Asked to clarify whether the K248 million salary, K72 million per month in rentals as well as an offer of 25 per cent stake in Zambia Railways were part of the package given to Prof Chirwa, Yaluma, who could not disclose the actual contents of the contract, said that the emoluments agreed on were not as exorbitant as the ones claimed.

He, however, said that Prof Chirwa had bargained earlier for an adjustment to his salary and an offer of 25 per cent stake in the parastatal at the end of his contract earlier, which the government rejected.

And finance deputy minister Miles Sampa said the ministry was monitoring the recipients of the US$750 million infrastructure bond, which was sitting idle in some parastatals.

"Obviously, Zambia Railways by now should be implementing and utilising that money but they are more occupied on internal wrangles than implementing the programmes. Even the Ministry of Health, we allocated the funds for UTH and we haven't seen any construction going on there or that they have bought a new dialysis machine or a new CT scan. We haven't seen that happening and yet we have already indicated to them that they have US$29 million. We haven't seen that happen at Kitwe, Ndola or Livingstone General Hospital," he said.

Sampa said the government intended to reallocate the funds to other needy economic areas as opposed to leaving the money lying idle.
"We will be monitoring all the recipients, and if there is any recipient showing a sign of abuse or taking time to utilise the money... this money is not meant to be idle, it is supposed to be ploughed into the economy so that in the long run, we have the desired economic impact on the nation. That is how we will justify it and the spill-over facilities will be able to generate adequate income to meet the cost of this Eurobond. Where we will see recipients delaying or not using the money on time, we will not hesitate to recall those funds and reallocate them to other needy economic areas," he said.

Sampa said the road sector was utilising the money following a warning last year when some money was returned to the treasury.

"The road fund is running out, so they have moved pretty quickly. They have done well from last year when we warned that they were not using the money allocated to them. They are way ahead of schedule in terms of utilisation," Sampa said. "We will not hesitate as a ministry to recall these funds from these state-owned enterprises that are dragging their feet and reallocate them to other state-owned enterprises or projects that we believe can quickly have an impact on the economy."
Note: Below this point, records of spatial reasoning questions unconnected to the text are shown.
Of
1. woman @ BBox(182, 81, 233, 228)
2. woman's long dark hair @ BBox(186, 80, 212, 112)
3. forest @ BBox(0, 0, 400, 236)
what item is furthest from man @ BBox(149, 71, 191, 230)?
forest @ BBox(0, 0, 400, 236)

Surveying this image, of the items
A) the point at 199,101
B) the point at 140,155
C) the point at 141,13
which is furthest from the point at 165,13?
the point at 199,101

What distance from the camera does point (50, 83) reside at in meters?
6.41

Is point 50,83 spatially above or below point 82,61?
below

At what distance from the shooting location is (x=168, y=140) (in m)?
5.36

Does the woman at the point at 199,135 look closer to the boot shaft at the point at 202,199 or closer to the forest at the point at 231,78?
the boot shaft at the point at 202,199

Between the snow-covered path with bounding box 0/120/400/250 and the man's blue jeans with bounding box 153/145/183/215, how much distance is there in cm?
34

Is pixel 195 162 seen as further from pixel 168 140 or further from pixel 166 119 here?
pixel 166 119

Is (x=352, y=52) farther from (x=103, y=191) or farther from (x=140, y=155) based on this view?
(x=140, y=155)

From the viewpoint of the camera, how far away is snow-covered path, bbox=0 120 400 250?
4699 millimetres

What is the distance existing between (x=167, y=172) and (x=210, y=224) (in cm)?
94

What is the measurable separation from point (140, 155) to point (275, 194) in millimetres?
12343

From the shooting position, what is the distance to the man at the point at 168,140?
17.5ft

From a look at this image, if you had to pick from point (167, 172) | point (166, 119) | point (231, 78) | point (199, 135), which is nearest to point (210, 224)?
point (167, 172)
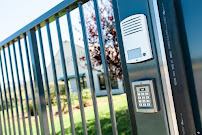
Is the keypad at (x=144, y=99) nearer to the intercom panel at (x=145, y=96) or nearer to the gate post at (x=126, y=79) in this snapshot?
the intercom panel at (x=145, y=96)

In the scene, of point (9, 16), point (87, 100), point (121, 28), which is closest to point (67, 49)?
point (87, 100)

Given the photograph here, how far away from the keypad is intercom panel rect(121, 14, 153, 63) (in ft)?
0.61

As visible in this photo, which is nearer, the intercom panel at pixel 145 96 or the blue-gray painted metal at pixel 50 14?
the intercom panel at pixel 145 96

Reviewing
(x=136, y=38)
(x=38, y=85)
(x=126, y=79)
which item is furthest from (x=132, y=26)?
(x=38, y=85)

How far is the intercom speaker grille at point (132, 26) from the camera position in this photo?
1107 millimetres

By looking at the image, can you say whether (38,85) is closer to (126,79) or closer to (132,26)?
(126,79)

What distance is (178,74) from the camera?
1.05 meters

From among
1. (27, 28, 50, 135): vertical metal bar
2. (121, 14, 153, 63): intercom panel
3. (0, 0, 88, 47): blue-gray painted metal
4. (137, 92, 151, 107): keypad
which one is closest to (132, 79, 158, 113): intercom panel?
(137, 92, 151, 107): keypad

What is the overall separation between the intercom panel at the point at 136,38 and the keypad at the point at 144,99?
19cm

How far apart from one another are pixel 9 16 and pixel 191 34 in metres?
7.36

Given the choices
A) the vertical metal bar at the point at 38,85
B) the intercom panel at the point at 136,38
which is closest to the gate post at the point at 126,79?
the intercom panel at the point at 136,38

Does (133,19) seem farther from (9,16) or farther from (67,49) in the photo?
(67,49)

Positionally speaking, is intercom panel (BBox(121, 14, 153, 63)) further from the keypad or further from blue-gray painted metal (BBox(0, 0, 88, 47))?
blue-gray painted metal (BBox(0, 0, 88, 47))

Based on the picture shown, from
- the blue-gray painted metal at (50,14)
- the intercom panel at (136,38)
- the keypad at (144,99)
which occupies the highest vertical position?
the blue-gray painted metal at (50,14)
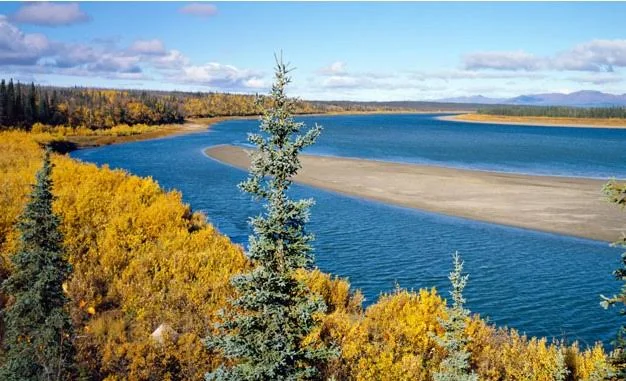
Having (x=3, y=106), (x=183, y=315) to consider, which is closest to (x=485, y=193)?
(x=183, y=315)

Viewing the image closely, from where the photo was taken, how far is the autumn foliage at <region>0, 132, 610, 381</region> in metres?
12.8

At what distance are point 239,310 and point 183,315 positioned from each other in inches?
62.2

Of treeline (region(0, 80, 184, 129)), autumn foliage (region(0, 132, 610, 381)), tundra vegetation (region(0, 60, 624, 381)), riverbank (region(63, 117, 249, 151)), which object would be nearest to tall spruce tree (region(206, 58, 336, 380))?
tundra vegetation (region(0, 60, 624, 381))

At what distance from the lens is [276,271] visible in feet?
27.6

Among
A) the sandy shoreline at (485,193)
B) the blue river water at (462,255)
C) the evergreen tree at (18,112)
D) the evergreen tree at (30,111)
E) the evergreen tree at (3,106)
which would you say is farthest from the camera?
the evergreen tree at (30,111)

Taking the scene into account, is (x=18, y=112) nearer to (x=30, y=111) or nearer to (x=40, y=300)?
(x=30, y=111)

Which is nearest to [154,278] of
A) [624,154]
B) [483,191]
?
[483,191]

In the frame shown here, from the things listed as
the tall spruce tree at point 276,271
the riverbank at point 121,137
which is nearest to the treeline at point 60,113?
the riverbank at point 121,137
And on his facebook page, Sampa posted: "As sang by Puff Daddy 'The More Money You Get: The More Troubles you See.' $120M into Zambia Railways, 'Things Fall Apart'. We are sending a boma Auditor to position there permanently. Pali Eurobond; Wina azamangiwa..."

And Zesco managing director Cyprian Chitundu recently said the utility had so far used $30 million of the US$255 million it benefited from the US$750 million Euro-bond for the construction of the 120 megawatts Itezhi-Tezhi power plant while Zambia Railways had not yet started using the US$120 million from the Eurobond as it was in the process of awarding contracts.
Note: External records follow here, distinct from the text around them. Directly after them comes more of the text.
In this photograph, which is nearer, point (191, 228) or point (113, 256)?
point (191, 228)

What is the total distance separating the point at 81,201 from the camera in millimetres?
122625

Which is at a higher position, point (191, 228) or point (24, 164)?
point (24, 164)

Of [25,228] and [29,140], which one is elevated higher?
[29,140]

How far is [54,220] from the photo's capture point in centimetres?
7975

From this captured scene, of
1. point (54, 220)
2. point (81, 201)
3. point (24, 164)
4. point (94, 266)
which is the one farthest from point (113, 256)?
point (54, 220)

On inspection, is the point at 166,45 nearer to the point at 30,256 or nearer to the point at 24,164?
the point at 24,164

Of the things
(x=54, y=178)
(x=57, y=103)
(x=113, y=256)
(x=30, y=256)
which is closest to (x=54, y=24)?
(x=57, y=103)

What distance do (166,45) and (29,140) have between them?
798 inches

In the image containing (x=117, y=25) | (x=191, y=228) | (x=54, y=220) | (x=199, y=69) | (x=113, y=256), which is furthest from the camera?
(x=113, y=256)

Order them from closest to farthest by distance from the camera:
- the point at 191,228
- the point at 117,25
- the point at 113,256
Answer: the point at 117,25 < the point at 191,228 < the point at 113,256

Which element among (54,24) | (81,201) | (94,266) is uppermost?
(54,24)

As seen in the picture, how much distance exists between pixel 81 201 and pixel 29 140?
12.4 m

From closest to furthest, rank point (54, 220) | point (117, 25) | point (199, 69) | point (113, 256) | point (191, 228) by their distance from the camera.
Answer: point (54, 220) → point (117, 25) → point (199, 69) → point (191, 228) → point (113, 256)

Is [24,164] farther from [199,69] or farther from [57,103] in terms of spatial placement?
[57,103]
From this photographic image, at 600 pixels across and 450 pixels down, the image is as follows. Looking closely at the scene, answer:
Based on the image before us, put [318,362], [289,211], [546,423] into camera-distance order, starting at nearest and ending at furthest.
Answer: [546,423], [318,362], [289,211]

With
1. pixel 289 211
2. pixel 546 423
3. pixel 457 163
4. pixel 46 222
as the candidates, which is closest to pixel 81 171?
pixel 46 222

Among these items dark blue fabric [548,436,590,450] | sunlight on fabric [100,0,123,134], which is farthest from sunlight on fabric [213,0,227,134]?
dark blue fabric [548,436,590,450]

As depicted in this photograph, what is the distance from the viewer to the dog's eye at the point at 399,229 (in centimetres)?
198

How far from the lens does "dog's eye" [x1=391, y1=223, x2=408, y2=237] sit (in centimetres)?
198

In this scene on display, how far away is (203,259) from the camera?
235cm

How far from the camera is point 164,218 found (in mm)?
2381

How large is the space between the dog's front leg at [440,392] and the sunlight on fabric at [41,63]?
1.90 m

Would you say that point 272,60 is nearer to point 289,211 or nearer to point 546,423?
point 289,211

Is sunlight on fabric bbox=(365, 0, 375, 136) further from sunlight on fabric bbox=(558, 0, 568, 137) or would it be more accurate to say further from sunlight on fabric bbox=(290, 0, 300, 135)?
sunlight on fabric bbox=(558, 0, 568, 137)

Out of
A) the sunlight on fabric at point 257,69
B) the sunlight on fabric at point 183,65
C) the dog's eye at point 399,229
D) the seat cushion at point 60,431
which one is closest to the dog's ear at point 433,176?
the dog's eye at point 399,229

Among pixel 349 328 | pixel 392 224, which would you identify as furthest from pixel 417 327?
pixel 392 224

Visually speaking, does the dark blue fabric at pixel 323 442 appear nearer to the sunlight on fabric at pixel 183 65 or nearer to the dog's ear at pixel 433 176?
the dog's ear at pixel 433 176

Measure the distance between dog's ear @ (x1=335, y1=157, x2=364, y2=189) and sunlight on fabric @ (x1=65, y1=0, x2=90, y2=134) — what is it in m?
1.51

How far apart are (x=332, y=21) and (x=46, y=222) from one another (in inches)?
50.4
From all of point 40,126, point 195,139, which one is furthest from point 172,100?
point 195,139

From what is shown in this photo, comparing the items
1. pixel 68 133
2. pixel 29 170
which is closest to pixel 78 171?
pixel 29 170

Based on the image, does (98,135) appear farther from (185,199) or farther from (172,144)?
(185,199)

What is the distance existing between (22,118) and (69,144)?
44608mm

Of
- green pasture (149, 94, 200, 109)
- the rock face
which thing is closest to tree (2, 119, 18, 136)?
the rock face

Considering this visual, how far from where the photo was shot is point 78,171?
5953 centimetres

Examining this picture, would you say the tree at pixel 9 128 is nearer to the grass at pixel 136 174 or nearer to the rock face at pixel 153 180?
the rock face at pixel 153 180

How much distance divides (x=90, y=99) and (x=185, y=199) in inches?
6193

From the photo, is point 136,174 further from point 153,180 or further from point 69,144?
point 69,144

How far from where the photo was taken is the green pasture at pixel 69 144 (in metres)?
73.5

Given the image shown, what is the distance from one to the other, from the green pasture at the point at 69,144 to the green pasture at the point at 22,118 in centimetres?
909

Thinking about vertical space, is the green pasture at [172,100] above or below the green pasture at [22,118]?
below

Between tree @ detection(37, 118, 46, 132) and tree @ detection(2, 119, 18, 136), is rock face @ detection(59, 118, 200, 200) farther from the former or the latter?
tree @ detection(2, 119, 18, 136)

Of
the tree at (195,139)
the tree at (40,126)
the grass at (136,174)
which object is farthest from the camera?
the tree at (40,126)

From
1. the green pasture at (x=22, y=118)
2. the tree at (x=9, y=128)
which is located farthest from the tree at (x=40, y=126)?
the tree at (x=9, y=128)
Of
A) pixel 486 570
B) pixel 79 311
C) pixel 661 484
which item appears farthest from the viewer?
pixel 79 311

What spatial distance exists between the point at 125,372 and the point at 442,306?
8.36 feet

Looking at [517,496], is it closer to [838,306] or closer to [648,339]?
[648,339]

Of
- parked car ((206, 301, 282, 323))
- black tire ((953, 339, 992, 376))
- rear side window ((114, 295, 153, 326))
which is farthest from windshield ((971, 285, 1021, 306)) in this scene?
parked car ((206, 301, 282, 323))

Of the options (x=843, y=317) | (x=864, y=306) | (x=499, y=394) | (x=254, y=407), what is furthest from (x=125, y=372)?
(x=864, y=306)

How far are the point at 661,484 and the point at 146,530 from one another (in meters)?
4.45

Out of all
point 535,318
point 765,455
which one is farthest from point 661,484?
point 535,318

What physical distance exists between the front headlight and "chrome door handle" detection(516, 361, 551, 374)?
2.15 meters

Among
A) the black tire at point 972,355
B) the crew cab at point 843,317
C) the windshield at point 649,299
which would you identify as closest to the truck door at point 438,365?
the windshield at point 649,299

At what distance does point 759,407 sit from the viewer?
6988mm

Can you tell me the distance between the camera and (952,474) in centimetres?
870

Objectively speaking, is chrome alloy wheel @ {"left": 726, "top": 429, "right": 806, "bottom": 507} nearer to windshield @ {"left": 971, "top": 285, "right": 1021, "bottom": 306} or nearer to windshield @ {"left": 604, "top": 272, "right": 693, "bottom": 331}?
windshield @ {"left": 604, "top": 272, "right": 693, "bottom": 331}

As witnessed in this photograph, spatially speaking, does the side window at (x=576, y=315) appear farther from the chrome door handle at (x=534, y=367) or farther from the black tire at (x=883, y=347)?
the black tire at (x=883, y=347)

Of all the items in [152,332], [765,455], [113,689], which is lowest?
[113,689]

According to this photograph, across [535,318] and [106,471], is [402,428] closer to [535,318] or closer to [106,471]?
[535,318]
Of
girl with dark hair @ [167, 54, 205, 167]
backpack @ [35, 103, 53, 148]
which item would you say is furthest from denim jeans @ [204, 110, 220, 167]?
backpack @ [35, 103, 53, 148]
On the falling copper prices, Sampa said there would be no impact on Zambia's economy as most of the copper had already been sold at a higher price.

"So the impact on the international market is not instant on the Zambian market. The long-term outlook of copper is that the price will remain relatively stable-to-high, so this is only a short-term setback. We believe the kwacha will be stable and we expect it to strengthen more so with the Statutory Instrument that is coming up in the next few days," he said.

The Statutory Instrument to be signed by the minister of finance is a follow-up to the amended Bank of Zambia Act that would state specifics on the movements of foreign currency.

Sampa said the Statutory Instrument was expected to correct the current anomaly in the amount of money coming into local banks from the exports.